Dataset entries
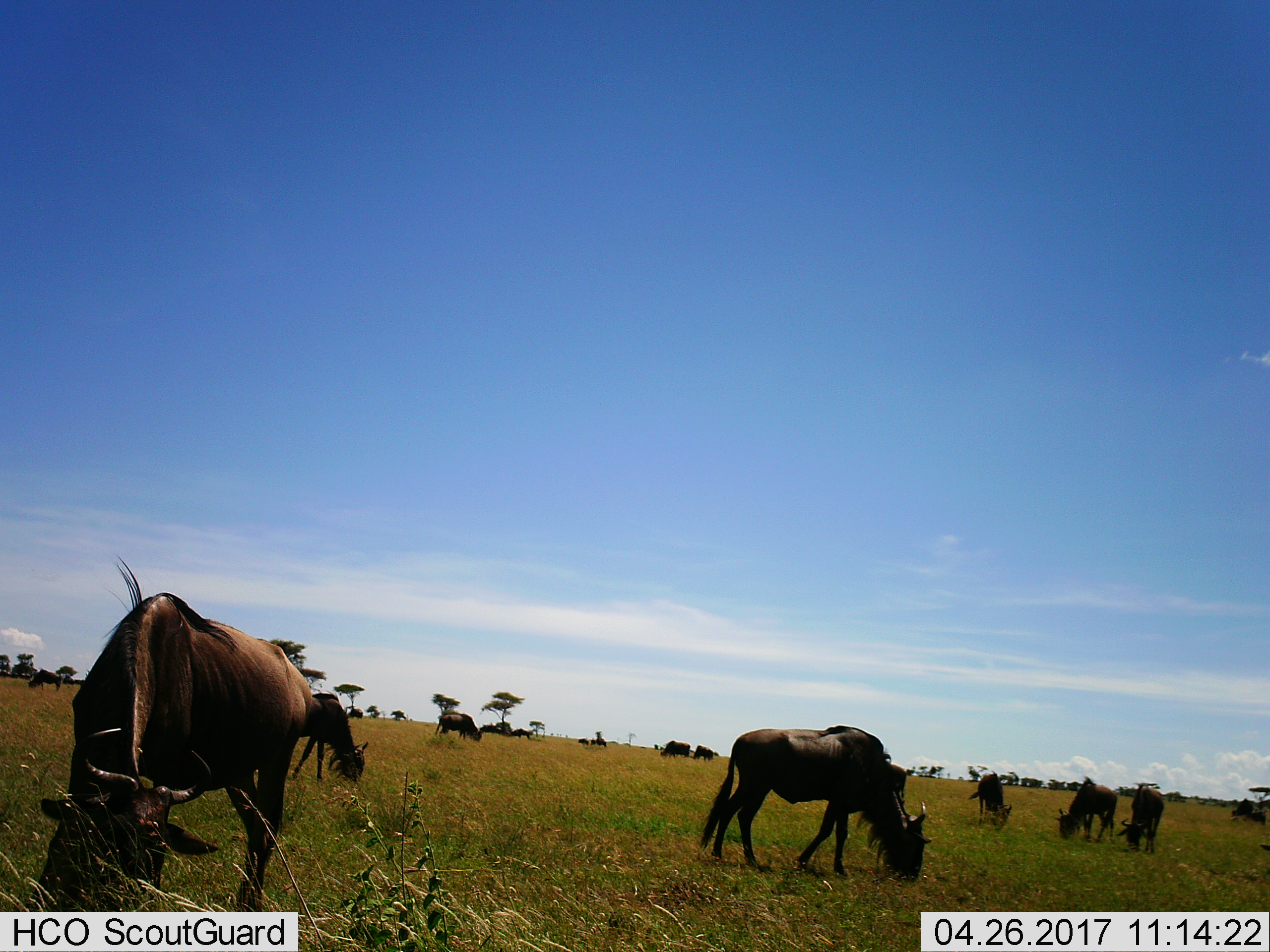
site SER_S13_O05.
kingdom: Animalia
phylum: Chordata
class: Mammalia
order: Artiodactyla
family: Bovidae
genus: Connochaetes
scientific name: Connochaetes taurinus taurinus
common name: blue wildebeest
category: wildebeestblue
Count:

Task details →
Reproduce the entries above exactly. Do not include the images.

Written solution →
site SER_S13_O05.
kingdom: Animalia
phylum: Chordata
class: Mammalia
order: Artiodactyla
family: Bovidae
genus: Connochaetes
scientific name: Connochaetes taurinus taurinus
common name: blue wildebeest
category: wildebeestblue
Count:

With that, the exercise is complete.